→ **Exercise**: In the entries that follow, locate the line with "352, 1270, 952</bbox>?", then restate that line and all later lines exactly as they appear, leaving pictures out.

→ **Information given**:
——————————

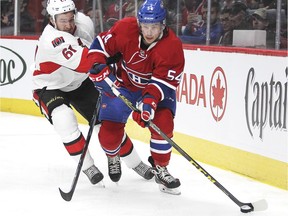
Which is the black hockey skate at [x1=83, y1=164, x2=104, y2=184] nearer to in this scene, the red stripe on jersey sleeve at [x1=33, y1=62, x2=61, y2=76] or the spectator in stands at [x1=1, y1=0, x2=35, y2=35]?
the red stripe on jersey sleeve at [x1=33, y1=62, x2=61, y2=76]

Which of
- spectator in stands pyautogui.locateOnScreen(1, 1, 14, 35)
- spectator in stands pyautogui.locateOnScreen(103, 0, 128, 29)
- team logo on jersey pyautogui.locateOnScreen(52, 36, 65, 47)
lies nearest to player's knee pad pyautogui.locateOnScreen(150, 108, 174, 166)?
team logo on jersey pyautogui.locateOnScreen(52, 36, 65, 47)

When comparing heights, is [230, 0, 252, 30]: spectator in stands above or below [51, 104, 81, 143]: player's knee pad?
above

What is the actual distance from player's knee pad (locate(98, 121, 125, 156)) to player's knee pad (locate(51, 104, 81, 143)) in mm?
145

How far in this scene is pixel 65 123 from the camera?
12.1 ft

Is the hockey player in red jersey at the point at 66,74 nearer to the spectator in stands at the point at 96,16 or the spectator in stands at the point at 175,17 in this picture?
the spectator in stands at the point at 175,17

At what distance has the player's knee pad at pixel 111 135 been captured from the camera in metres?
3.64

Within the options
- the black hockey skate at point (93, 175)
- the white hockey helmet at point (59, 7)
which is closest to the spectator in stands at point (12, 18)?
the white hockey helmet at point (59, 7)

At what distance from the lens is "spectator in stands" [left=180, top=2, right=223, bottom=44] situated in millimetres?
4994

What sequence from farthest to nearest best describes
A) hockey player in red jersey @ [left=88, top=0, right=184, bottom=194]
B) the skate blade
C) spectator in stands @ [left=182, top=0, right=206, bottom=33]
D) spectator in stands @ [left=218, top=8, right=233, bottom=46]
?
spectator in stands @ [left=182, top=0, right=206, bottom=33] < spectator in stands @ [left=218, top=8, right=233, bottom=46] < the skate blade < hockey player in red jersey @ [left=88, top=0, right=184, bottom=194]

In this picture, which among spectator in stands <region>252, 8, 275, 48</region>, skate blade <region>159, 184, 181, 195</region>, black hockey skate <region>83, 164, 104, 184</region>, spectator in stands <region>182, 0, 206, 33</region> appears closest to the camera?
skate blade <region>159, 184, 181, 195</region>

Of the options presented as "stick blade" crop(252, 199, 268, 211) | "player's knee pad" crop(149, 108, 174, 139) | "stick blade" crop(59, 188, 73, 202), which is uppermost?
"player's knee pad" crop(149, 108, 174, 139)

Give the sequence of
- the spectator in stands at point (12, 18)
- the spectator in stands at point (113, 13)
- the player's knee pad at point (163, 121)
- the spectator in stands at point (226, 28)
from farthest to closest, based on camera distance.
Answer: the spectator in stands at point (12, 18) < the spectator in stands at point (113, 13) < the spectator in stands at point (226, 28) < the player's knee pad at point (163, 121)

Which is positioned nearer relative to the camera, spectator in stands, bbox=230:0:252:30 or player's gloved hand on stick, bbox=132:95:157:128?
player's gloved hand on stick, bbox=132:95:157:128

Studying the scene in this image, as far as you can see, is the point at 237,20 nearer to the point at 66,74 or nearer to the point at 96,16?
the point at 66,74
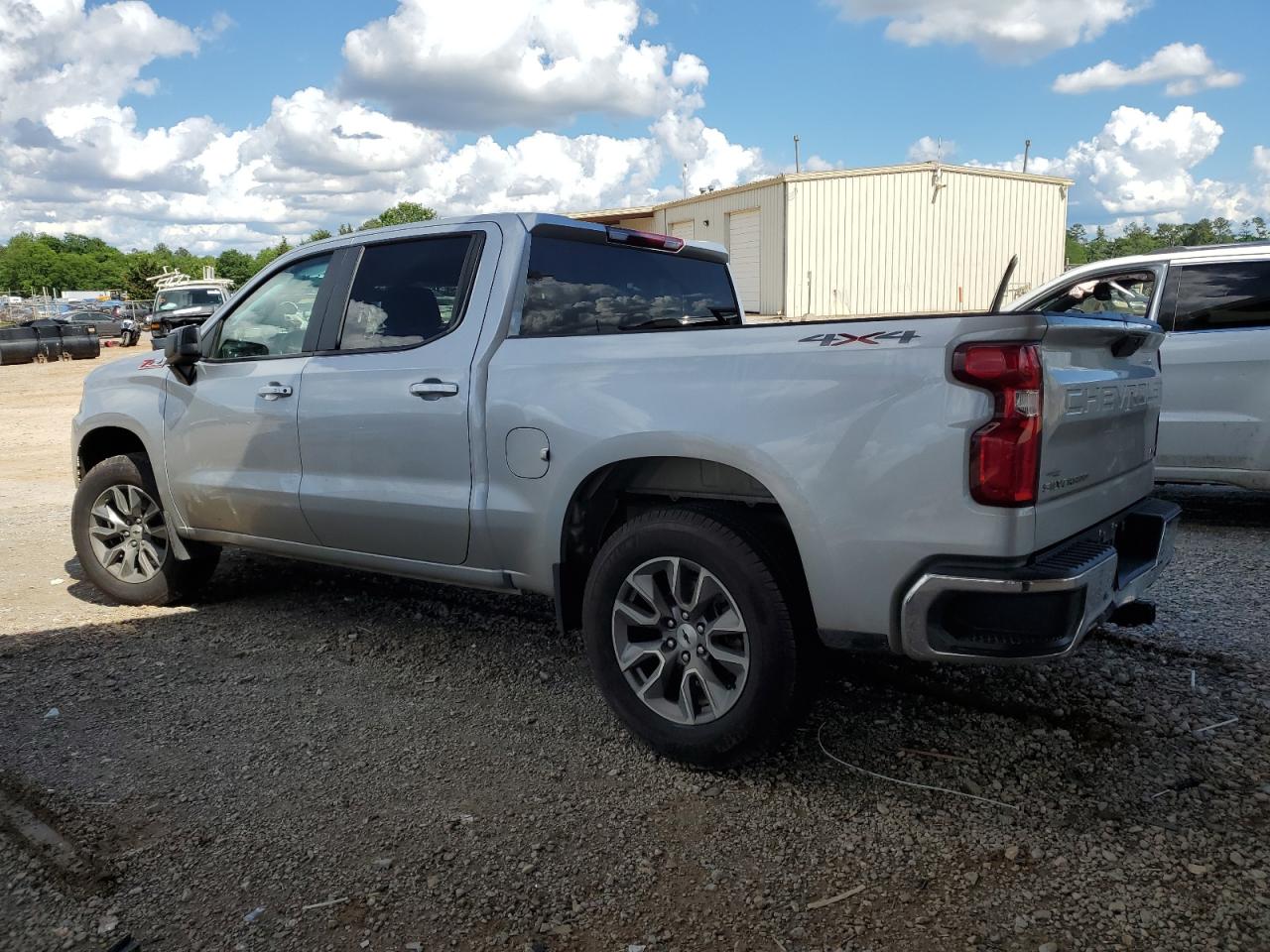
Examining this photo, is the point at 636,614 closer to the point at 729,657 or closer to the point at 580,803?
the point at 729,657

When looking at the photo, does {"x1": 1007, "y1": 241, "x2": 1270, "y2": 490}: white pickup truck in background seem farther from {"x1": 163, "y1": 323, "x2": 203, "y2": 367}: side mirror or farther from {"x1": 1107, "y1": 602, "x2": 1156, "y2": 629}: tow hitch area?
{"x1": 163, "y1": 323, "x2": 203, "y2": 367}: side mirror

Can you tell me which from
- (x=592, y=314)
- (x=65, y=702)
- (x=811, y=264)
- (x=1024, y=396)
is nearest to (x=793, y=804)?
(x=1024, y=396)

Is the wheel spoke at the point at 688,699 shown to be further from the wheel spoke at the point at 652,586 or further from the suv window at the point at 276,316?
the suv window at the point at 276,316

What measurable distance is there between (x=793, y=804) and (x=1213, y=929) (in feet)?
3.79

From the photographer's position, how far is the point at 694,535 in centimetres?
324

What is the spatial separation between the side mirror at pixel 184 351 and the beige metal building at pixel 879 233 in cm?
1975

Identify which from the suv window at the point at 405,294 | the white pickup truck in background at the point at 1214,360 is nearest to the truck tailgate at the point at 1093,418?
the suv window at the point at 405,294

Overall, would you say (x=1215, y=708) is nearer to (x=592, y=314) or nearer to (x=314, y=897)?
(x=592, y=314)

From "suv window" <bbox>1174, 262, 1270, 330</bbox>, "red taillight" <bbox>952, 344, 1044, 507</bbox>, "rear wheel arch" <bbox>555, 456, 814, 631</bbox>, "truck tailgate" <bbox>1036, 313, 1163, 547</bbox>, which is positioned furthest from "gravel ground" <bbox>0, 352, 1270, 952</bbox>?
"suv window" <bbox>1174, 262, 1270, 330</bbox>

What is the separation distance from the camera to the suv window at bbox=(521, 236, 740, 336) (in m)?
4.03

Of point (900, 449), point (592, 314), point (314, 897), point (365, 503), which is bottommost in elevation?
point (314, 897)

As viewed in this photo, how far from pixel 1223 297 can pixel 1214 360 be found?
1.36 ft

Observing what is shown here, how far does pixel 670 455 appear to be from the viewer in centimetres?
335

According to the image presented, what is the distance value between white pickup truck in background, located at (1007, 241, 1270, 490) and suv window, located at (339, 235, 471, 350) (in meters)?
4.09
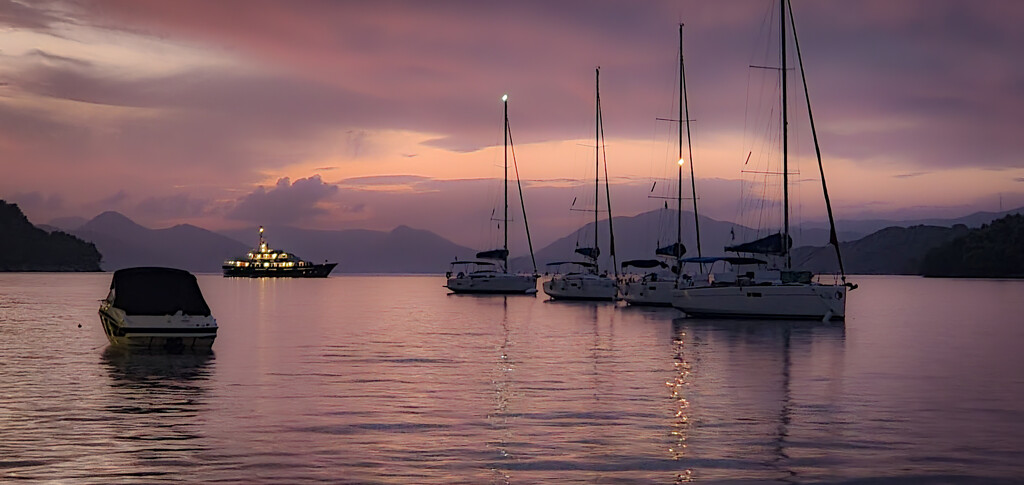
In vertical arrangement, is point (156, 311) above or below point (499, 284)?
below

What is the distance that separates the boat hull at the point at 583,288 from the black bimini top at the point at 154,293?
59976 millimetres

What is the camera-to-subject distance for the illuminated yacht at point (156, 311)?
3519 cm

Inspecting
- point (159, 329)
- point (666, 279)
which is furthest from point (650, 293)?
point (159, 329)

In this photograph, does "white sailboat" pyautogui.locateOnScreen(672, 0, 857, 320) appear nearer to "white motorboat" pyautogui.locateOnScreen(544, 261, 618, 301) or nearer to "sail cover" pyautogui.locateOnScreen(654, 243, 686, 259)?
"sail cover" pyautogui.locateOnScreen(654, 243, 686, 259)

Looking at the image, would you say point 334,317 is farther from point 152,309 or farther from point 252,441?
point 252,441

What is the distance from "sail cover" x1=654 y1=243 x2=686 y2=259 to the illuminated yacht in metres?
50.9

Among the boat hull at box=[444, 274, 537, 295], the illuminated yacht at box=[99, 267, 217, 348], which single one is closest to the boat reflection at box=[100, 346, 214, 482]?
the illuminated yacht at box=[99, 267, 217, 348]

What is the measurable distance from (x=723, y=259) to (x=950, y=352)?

——————————

→ **Expected answer**:
From "suv window" <bbox>1174, 262, 1270, 330</bbox>, "red taillight" <bbox>952, 344, 1044, 507</bbox>, "rear wheel arch" <bbox>555, 456, 814, 631</bbox>, "truck tailgate" <bbox>1036, 313, 1163, 547</bbox>, which is positioned furthest from "gravel ground" <bbox>0, 352, 1270, 952</bbox>?
"suv window" <bbox>1174, 262, 1270, 330</bbox>

What is the separation distance from the camera to the suv window at bbox=(521, 236, 740, 336) (in m)?
4.03

Of point (900, 449), point (592, 314), point (314, 897), point (365, 503), which is bottommost in elevation?
point (314, 897)

As viewed in this photo, how far from pixel 1223 297 can pixel 1214 360 be found?
1.36 ft

Observing what is shown here, how far does pixel 670 455 appear to be from the viewer in centimetres?
335

According to the image presented, what is the distance value between white pickup truck in background, located at (1007, 241, 1270, 490) and suv window, located at (339, 235, 471, 350) (in meters)?
4.09
In vertical arrangement, is point (156, 311) above or below point (499, 284)?
below

What is the distance that separates the boat hull at the point at 583,288 from the black bimini top at the point at 154,293?
59976 millimetres

What is the camera-to-subject distance for the illuminated yacht at point (156, 311)?
3519 cm

Inspecting
- point (159, 329)
- point (666, 279)
which is furthest from point (650, 293)?
point (159, 329)

In this photograph, does "white sailboat" pyautogui.locateOnScreen(672, 0, 857, 320) appear nearer to "white motorboat" pyautogui.locateOnScreen(544, 261, 618, 301) or nearer to "sail cover" pyautogui.locateOnScreen(654, 243, 686, 259)?
"sail cover" pyautogui.locateOnScreen(654, 243, 686, 259)

Looking at the image, would you say point 334,317 is farther from point 152,309 or farther from point 252,441?
point 252,441

What is the distance from "sail cover" x1=654 y1=243 x2=686 y2=259 to the illuminated yacht in metres?
50.9

Among the boat hull at box=[444, 274, 537, 295], the illuminated yacht at box=[99, 267, 217, 348], which single one is closest to the boat reflection at box=[100, 346, 214, 482]?
the illuminated yacht at box=[99, 267, 217, 348]

What is the measurable distance from (x=723, y=259) to (x=950, y=352)?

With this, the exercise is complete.